(Stored records)
━━━━━━

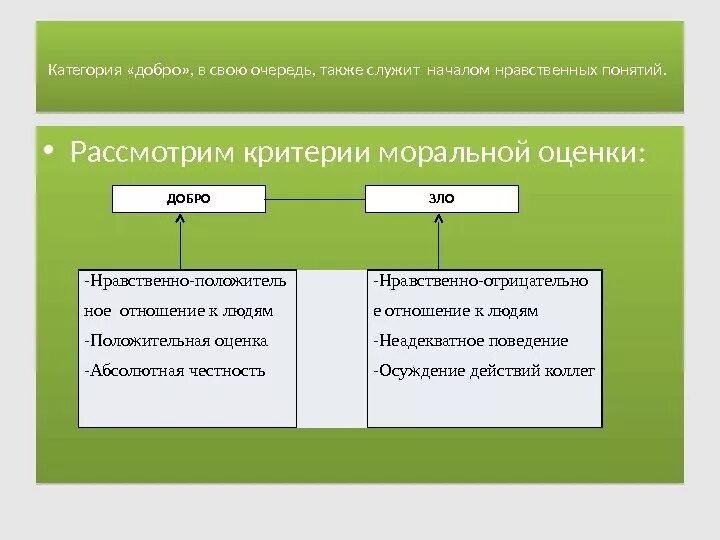 Категория «добро», в свою очередь, также служит началом нравственных понятий.

• Рассмотрим критерии моральной оценки:

ДОБРО

ЗЛО

-Нравственно-положительное отношение к людям
-Положительная оценка
-Абсолютная честность

-Нравственно-отрицательное отношение к людям
-Неадекватное поведение
-Осуждение действий коллег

━━━━━━

→ **What the task asks**
Could you print exactly the lines from the one containing "-Положительная оценка" through the last line of the records above?

→ **Solution for this exercise**
-Положительная оценка
-Абсолютная честность

-Нравственно-отрицательное отношение к людям
-Неадекватное поведение
-Осуждение действий коллег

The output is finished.